Many thanks for your great site!
January 13, 2004 - 5:39 pm UTC
I'll guess (your dba should be able to verify this -- watching used_ublk in v$transaction)
has used_ublk started going up when you get to the hash -- perhaps you have started inserting during that phase and we are rolling back modifications to an index.
Kill a CREATE AS SELECT
Olga, March 15, 2004 - 12:43 pm UTC
Hi Tom,
it's me again. I have a running CREATE MATERIALIZED VIEW-Statement in a SQL*Plus session. Because I forgot a join condition I canceled the SQL*Plus Session by closing the Window and then I killed the session. But the session is only marked as "KILLED" and I can see a enormous running
Hash-Operation in v$session_longops.
What "cleanup" happens there in the background? I thought I could kill a running CTAS or Create Matview-Statement immediately because it would not generate rollback data.
Bye,
Olga
March 15, 2004 - 2:24 pm UTC
by closing the window, the server has no idea the connection is broken, that there is no client (windows tcp/ip doesn't tell the server "i've gone away")
It'll run till the call completes and then undo what it did. In the future, a simple "ctl-c" is what you want. But now, you can ask the DBA to help you out and kill the process.
pid
jasdeep, May 05, 2004 - 10:25 am UTC
how to find pid from oracle to use kill -9.
i have related pid of unix to process of v4session
but couldn't find more than one similar process.
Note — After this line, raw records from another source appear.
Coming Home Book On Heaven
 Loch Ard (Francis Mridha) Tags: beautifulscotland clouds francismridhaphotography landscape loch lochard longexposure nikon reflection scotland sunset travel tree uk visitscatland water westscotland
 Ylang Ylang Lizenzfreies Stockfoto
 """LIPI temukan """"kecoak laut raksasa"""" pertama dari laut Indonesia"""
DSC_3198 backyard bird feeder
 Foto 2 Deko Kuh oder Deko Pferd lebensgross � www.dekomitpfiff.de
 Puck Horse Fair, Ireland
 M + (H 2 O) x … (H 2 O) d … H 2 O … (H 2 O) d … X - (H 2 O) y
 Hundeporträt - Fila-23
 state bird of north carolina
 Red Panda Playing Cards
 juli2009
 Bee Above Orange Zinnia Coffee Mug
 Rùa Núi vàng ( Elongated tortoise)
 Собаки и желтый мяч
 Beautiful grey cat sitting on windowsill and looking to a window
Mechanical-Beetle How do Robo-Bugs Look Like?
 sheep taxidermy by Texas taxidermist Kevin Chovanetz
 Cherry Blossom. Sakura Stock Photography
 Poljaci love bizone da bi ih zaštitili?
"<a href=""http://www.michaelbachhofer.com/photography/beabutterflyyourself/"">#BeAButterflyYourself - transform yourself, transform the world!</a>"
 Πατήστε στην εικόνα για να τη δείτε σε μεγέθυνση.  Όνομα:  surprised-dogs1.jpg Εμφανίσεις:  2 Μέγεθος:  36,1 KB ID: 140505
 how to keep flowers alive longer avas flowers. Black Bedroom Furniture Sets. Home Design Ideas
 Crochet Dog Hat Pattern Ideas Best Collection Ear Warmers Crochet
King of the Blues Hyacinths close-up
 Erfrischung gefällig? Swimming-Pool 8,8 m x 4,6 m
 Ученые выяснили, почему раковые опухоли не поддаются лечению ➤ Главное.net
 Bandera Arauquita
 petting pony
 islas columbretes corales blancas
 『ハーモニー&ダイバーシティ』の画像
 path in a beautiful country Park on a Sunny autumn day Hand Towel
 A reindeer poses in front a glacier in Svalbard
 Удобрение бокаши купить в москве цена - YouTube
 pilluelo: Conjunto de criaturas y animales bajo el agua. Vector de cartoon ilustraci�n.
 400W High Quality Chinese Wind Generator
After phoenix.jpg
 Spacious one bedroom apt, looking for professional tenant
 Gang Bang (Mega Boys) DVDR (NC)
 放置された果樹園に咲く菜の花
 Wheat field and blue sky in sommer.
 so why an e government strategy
i am using topas to find top 5 processes that are using my resources.
May 05, 2004 - 2:33 pm UTC
why? you want the people that are doing serious work to not be able to do it?
something wrong here -- something really wrong.
Use alter system kill session if you like (that'll kill their session, much nicer than kill -9
seems you already know how to find the pid's -- not sure what you mean by "more than one similar process"
A reader, May 06, 2004 - 6:03 am UTC
one similar processes means the top 5 pid's i am getting in topas command.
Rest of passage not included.